Reducing Agent Resource Consumption

Learn how to optimize Edge Delta agent resource consumption through feature configuration, pipeline design, and deployment settings.

Overview

Edge Delta agents are designed to be lightweight and efficient, but resource consumption can vary significantly based on enabled features, pipeline complexity, and data volume. This guide helps you optimize agent resource usage while understanding the trade-offs involved.

Typical Resource Consumption

Under normal operation with standard telemetry pipelines:

  • CPU: 0.2-0.5 vCPU per agent (per node)
  • Memory: 500MB-1GB per agent
  • Pipeline Memory Multiplier: ~2.4x (e.g., 50GB/day data volume ≈ 120GB in pipeline memory)

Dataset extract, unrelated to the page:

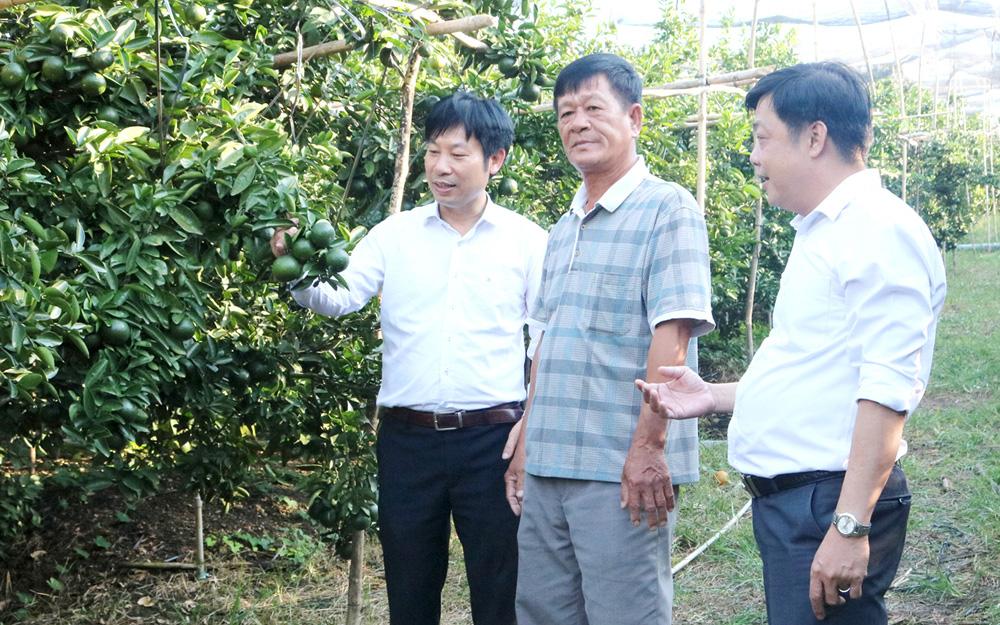 Bình Dương: Nông nghiệp hữu cơ nâng tầm cho trái cây đặc sản - Ảnh 2.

These baseline metrics increase when additional features like eBPF-based sources or live capture are enabled, or when processing high-cardinality data.

When to Optimize

Consider optimizing agent resources when:

  • Agents are the largest resource consumers in your stack
  • You’re experiencing memory pressure or CPU throttling
  • You need to reduce costs in large-scale deployments
  • Regulatory or operational requirements limit resource allocation
  • Agents are causing OOMKills or performance degradation

High-Impact Optimizations

1. Disable eBPF-Based Sources

Resource Impact: ⭐⭐⭐⭐⭐ (Highest impact - significant reduction)

The Kubernetes Trace source (k8s_trace_input) and Kubernetes Service Map source (k8s_traffic_input) use eBPF to capture network-level telemetry. While powerful, these features consume substantial CPU and memory resources.

Configuration:

Disable eBPF globally via Helm:

helm upgrade edgedelta edgedelta/edgedelta \
  --set tracerProps.enabled=false \
  -n edgedelta

Alternatively, remove the source nodes from your pipeline configuration if you only want to disable specific eBPF functionality while keeping other tracer features.

Trade-offs:

  • ✅ Major reduction in CPU and memory usage
  • ✅ Reduced GC pressure and improved stability
  • ❌ Lose Service Map visualization
  • ❌ Cannot capture eBPF-based traces
  • ❌ No automatic network traffic monitoring

When to Disable:

  • You don’t need service-to-service traffic visibility
  • You’re using alternative APM/tracing solutions
  • Resource constraints outweigh observability benefits
  • Non-Kubernetes environments (eBPF sources only work in Kubernetes)

Verification:

# Check if tracer is disabled
kubectl get daemonset -n edgedelta -o yaml | grep -A 5 "tracerProps"

# Verify no eBPF sources in pipeline
kubectl exec -n edgedelta <pod-name> -- grep -E "k8s_trace_input|k8s_traffic_input" /edgedelta/config.yml

2. Disable Live Capture in Production

Resource Impact: ⭐⭐⭐⭐ (High impact - 15-20% reduction in high-volume environments)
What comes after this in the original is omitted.